Dans la mesure où la BCE conduit une politique ciblée sur la lutte contre l'inflation et adaptée à la zone euro dans son ensemble, il existe toute une série de débats quant aux conséquences économiques dans la mesure où nous ne formons a priori pas une zone monétaire optimale. Chaque pays se voit en effet pénalisé de différentes façons : lutte contre l'inflation et les bulles spéculatives insuffisantes dans les pays à forte croissance, et déficit de croissance dans les autres, comme pour la France par exemple. Le consensus général est que ces effets sont bien réels et dommageables à court terme mais que, à long terme, des mécanismes compensateurs se mettent en place.
Simplement le court terme semble durer depuis plus de dix ans du fait de l'appréciation perpétuelle de l'euro (voir ce graphique) et il est intéressant de mesurer le coût pour la France jusque là. Bien malin qui pourra dire quel a été notre déficit de croissance du fait de l'euro mais une estimation de 0,5 point par an ne semble pas déraisonnable. Après treize ans donc (gel des taux de changes en 1999), notre PIB devrait être 7% plus élevé (1.005^13) et notre taux de chômage de 3.5 points plus faible (loi d'Okun). Durant cette période, ce déficit de croissance aurait représenté un manque à gagner équivalent à 46 points de PIB (0,5% la première année + environ 1% la seconde année, etc... somme géométrique, voir Euclide), soit pour l'Etat environ 23 points de PIB de recettes cumulées en moins ! De quoi tordre le coup à l'endettement quand bien même la France serait restée sur un mode de financement par les marchés plutôt que de faire tourner la presse à billets. Et on peut souligner qu'a contrario une politique monétaire jouant la dévaluation aurait eu des effets positifs pour la France, tant économiques (dégonflement naturel de la dette de l'Etat et des ménages, rétroactions liées à une balance commerciale excédentaire, capacités d'investissement, etc) que sociaux (avantage aux salariés, chômage réduit) alors que ses effets négatifs ne sont pas si évidents (peu importe le prix des textiles quand l'immobilier flambe du fait d'un surcroît de capital bien qu'il ne faille pas sous-estimer l'impact des ressources fossiles nécessairement importées sur l'économie).

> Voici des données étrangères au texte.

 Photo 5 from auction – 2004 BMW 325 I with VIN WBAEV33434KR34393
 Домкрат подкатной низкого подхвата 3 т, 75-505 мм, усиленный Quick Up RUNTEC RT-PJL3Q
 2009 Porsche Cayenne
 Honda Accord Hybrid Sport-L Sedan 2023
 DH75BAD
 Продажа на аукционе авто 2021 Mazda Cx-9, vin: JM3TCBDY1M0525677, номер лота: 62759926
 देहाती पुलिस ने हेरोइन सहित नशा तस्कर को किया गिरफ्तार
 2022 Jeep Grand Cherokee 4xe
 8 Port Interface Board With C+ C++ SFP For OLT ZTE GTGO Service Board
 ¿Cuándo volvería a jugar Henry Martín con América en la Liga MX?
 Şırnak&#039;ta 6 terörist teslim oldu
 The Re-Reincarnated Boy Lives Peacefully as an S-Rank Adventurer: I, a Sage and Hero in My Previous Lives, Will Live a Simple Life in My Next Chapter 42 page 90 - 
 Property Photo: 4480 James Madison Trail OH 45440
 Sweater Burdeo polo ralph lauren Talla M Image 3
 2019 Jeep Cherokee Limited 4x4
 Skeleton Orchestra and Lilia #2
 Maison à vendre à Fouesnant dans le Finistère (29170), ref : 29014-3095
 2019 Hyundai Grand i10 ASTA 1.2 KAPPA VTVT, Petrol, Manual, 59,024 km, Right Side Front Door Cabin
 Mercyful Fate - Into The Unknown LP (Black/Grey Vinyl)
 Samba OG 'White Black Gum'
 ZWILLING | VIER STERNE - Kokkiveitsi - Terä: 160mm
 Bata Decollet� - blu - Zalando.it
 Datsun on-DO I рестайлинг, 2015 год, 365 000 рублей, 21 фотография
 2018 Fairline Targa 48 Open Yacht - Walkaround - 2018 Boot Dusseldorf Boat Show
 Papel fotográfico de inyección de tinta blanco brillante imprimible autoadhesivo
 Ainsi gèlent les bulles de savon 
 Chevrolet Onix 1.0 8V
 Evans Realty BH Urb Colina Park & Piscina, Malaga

Nous attendons donc maintenant les mécanismes compensateurs... Qui pourraient bien ne pas se mettre en place. D'abord parce qu'il n'est pas dit que l'euro a terminé sa folle course, ensuite parce que si certains ménages ont bien gagné en pouvoir d'achat il est douteux que cela va relancer l'économie (éponge de l'immobilier, investissements à l'étranger, etc), puis parce qu'avec son endettement actuel l'Etat va réduire sa surface et obérer le pouvoir d'achat, enfin parce les banques sont fragiles et que le capital préfère aller là où la croissance est plus forte. Bref, les rétroactions positives sont plus faibles qu'espérées et un cercle vicieux s'est au contraire installé.
@B. AF
Désolé de ne pas t'avoir répondu. Ma paresse fut plus grande que mon désaccord.